> EXERCISES:
1. List the public datasets named in the thyroid nodule abstract.
2. Please duplicate everything in the thyroid nodule abstract from "[RESULTS] Our experiments" down to "additional architectural complexity.".
3. Answer these questions using the thyroid nodule abstract:
(a) What Dice Similarity Coefficient did the model achieve on TN3K?
(b) What is the Masked Autoencoder first pre-trained to reconstruct?
(c) What are the three areas of future work?

> SOURCE TEXT:

Thyroid nodule segmentation in ultrasound images using transformer models with masked autoencoder pre-training.

[INTRODUCTION] Thyroid nodule segmentation in ultrasound (US) images is a valuable yet challenging task, playing a critical role in diagnosing thyroid cancer. The difficulty arises from factors such as the absence of prior knowledge about the thyroid region, low contrast between anatomical structures, and speckle noise, all of which obscure boundary detection and introduce variability in nodule appearance across different images.

[METHODS] To address these challenges, we propose a transformer-based model for thyroid nodule segmentation. Unlike traditional convolutional neural networks (CNNs), transformers capture global context from the first layer, enabling more comprehensive image representation, which is crucial for identifying subtle nodule boundaries. In this study, We first pre-train a Masked Autoencoder (MAE) to reconstruct masked patches, then fine-tune on thyroid US data, and further explore a cross-attention mechanism to enhance information flow between encoder and decoder.

[RESULTS] Our experiments on the public AIMI, TN3K, and DDTI datasets show that MAE pre-training accelerates convergence. However, overall improvements are modest: the model achieves Dice Similarity Coefficient (DSC) scores of 0.63, 0.64, and 0.65 on AIMI, TN3K, and DDTI, respectively, highlighting limitations under small-sample conditions. Furthermore, adding cross-attention did not yield consistent gains, suggesting that data volume and diversity may be more critical than additional architectural complexity.

[DISCUSSION] MAE pre-training notably reduces training time and helps themodel learn transferable features, yet overall accuracy remains constrained by limited data and nodule variability. Future work will focus on scaling up data, pre-training cross-attention layers, and exploring hybrid architectures to further boost segmentation performance.

> LISTED ENTRIES:
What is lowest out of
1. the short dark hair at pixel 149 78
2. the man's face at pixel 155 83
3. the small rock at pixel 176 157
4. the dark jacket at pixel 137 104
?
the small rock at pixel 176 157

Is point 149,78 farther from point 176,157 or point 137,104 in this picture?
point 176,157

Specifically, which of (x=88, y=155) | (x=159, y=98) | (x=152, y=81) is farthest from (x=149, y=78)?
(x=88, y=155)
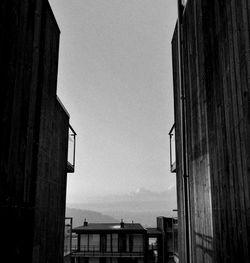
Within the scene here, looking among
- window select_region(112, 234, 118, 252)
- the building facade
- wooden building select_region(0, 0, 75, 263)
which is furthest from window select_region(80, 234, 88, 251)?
wooden building select_region(0, 0, 75, 263)

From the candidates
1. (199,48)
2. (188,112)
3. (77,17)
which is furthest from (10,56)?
(77,17)

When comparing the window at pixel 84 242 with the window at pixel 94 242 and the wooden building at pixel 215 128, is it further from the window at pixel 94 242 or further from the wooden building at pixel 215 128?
the wooden building at pixel 215 128

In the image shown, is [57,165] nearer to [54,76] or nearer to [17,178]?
[54,76]

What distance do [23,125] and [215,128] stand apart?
3.87 metres

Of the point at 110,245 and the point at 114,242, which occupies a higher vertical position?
the point at 114,242

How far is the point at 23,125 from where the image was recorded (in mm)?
6609

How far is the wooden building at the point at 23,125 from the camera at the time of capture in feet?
18.5

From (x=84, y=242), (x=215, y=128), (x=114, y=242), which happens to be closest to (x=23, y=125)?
(x=215, y=128)

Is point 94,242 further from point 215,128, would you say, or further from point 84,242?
point 215,128

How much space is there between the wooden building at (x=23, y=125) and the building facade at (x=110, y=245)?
62.8 ft

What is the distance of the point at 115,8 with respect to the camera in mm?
11812

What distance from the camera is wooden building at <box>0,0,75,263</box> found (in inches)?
221

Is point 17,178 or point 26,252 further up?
point 17,178

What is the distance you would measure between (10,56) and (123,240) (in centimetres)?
2579
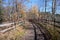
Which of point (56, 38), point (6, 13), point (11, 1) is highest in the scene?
point (11, 1)

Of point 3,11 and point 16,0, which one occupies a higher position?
point 16,0

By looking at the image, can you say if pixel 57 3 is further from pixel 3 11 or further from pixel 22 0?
pixel 3 11

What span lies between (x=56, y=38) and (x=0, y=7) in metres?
13.9

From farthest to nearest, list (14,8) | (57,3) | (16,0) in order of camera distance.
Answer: (14,8)
(16,0)
(57,3)

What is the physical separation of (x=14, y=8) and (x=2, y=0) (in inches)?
81.1

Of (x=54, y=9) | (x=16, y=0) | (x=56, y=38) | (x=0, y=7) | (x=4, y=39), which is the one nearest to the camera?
(x=4, y=39)

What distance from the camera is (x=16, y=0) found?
1778 centimetres

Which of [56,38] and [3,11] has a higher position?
[3,11]

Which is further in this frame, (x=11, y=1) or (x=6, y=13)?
(x=6, y=13)

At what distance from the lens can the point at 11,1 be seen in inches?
704

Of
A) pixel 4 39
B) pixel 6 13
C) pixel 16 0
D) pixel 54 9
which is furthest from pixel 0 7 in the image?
pixel 4 39

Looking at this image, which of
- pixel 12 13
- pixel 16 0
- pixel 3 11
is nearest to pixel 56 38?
pixel 16 0

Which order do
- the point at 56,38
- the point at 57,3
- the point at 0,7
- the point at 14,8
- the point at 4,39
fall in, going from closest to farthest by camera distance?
the point at 4,39 < the point at 56,38 < the point at 57,3 < the point at 14,8 < the point at 0,7

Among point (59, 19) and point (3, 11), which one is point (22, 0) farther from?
point (59, 19)
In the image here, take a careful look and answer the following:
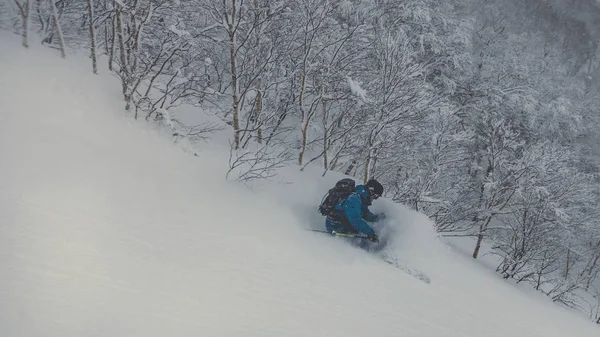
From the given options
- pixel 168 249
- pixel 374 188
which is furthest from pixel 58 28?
pixel 374 188

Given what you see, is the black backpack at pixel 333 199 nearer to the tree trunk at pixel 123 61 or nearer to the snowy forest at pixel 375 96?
the snowy forest at pixel 375 96

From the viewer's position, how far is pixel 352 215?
6.66 meters

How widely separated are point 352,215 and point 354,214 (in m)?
0.04

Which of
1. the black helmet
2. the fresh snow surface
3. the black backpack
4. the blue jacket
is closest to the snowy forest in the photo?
the fresh snow surface

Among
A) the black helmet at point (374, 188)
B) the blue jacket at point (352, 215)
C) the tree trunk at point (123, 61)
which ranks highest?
the tree trunk at point (123, 61)

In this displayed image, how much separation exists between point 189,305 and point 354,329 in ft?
6.40

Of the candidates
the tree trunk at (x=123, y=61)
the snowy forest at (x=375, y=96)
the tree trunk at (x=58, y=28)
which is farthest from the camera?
the snowy forest at (x=375, y=96)

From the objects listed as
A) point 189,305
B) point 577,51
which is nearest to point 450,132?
point 189,305

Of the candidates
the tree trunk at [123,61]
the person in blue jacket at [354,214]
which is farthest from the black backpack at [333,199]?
the tree trunk at [123,61]

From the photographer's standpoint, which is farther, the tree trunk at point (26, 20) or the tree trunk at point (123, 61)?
the tree trunk at point (123, 61)

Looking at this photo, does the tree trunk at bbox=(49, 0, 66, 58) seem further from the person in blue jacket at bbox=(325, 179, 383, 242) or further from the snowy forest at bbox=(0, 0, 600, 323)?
the person in blue jacket at bbox=(325, 179, 383, 242)

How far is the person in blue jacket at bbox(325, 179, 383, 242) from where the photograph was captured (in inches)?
262

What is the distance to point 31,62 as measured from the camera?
749cm

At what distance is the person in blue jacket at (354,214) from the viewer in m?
6.66
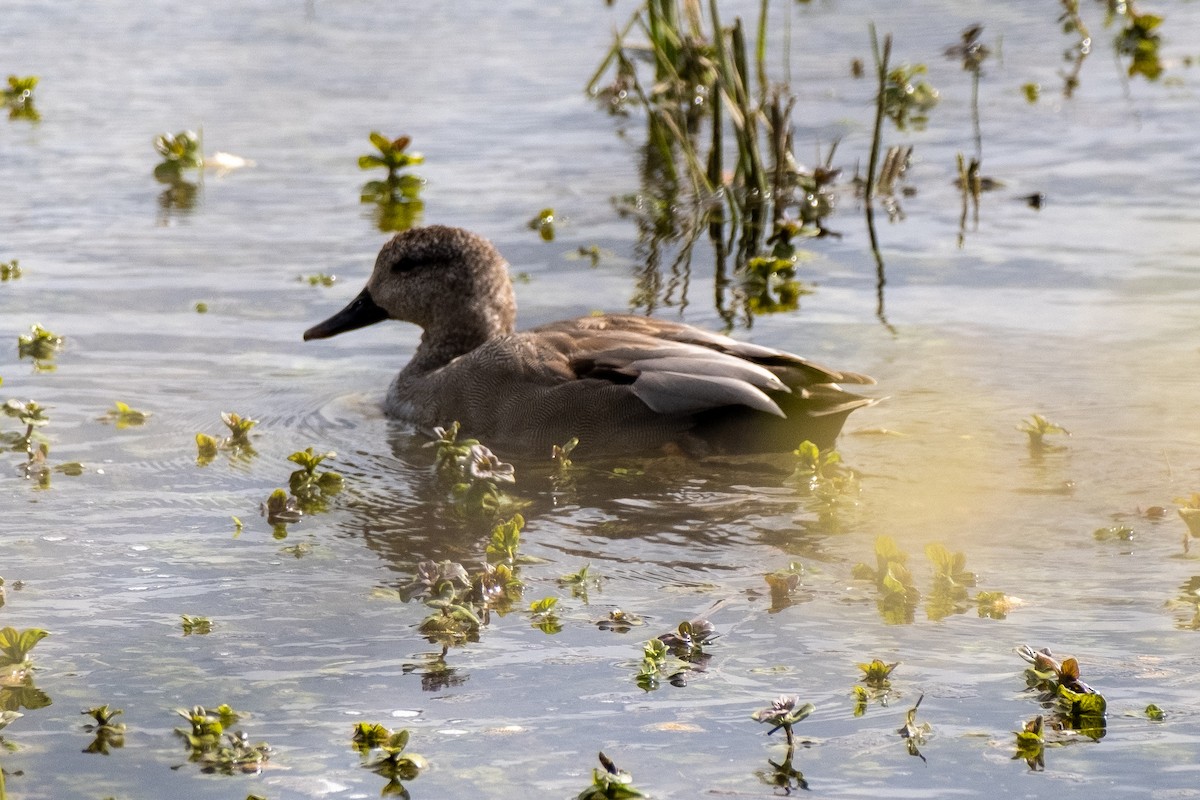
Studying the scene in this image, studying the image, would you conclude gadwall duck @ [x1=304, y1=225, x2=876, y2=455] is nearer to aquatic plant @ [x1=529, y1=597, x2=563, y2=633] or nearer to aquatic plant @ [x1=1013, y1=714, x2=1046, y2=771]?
aquatic plant @ [x1=529, y1=597, x2=563, y2=633]

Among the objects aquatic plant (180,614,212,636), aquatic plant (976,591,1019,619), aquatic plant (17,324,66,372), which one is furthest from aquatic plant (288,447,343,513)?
aquatic plant (976,591,1019,619)

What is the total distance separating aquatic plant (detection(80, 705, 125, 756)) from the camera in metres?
3.96

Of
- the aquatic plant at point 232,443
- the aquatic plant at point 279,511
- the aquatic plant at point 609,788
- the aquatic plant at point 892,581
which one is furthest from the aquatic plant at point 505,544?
the aquatic plant at point 232,443

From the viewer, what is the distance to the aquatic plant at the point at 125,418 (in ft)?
22.5

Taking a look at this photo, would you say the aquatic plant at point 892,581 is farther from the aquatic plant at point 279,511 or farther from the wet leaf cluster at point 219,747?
the aquatic plant at point 279,511

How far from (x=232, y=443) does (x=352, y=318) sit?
1478mm

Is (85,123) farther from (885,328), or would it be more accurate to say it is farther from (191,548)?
(191,548)

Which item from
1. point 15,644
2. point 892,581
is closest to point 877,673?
point 892,581

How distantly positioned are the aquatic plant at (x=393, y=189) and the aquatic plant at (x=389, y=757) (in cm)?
625

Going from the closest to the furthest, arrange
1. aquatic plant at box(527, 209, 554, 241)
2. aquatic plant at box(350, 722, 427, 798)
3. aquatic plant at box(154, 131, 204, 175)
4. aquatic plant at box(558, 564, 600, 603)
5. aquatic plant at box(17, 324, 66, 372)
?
aquatic plant at box(350, 722, 427, 798), aquatic plant at box(558, 564, 600, 603), aquatic plant at box(17, 324, 66, 372), aquatic plant at box(527, 209, 554, 241), aquatic plant at box(154, 131, 204, 175)

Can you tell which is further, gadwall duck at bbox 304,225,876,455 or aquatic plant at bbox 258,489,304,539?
gadwall duck at bbox 304,225,876,455

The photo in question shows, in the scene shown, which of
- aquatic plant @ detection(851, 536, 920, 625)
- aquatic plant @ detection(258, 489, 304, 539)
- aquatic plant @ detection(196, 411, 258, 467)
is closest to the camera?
aquatic plant @ detection(851, 536, 920, 625)

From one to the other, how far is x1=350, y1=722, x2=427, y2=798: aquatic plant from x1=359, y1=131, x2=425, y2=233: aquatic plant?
6247mm

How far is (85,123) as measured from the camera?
40.4 ft
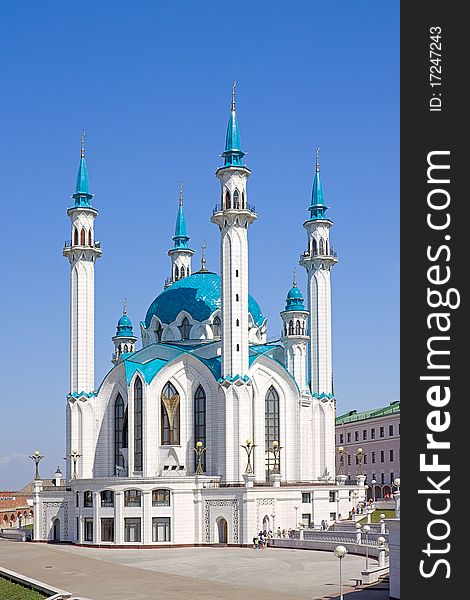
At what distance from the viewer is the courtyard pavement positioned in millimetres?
38875

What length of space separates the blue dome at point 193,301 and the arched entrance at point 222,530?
18.7 m

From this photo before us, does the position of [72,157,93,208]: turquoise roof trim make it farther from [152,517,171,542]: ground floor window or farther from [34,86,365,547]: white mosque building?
[152,517,171,542]: ground floor window

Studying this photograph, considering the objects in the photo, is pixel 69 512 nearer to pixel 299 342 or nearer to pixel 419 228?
pixel 299 342

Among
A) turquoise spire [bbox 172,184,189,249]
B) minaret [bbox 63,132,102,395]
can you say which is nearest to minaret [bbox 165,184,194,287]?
turquoise spire [bbox 172,184,189,249]

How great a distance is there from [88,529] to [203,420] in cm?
1078

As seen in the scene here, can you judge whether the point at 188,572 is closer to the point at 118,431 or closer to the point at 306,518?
the point at 306,518

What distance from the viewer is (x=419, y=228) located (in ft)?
68.9

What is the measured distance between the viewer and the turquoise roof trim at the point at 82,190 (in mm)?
75900

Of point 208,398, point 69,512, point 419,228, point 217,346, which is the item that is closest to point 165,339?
point 217,346

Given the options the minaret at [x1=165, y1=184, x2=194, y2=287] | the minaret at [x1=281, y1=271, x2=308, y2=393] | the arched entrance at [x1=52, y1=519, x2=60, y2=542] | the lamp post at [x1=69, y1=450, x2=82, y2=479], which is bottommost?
the arched entrance at [x1=52, y1=519, x2=60, y2=542]

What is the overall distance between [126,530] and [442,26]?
4693 cm

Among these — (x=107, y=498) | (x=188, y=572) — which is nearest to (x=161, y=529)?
(x=107, y=498)

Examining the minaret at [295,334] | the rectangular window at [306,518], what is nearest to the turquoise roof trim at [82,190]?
the minaret at [295,334]

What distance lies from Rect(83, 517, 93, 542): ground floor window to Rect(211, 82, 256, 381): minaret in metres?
12.6
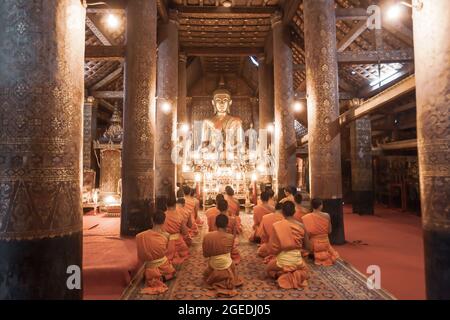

> ANSWERS:
1.
AIMI
TN3K
DDTI

2.
[RESULTS] Our experiments on the public AIMI, TN3K, and DDTI datasets show that MAE pre-training accelerates convergence. However, overall improvements are modest: the model achieves Dice Similarity Coefficient (DSC) scores of 0.63, 0.64, and 0.65 on AIMI, TN3K, and DDTI, respectively, highlighting limitations under small-sample conditions. Furthermore, adding cross-attention did not yield consistent gains, suggesting that data volume and diversity may be more critical than additional architectural complexity.

3.
(a) 0.64
(b) Masked patches.
(c) Scaling up data, pre-training cross-attention layers, and exploring hybrid architectures.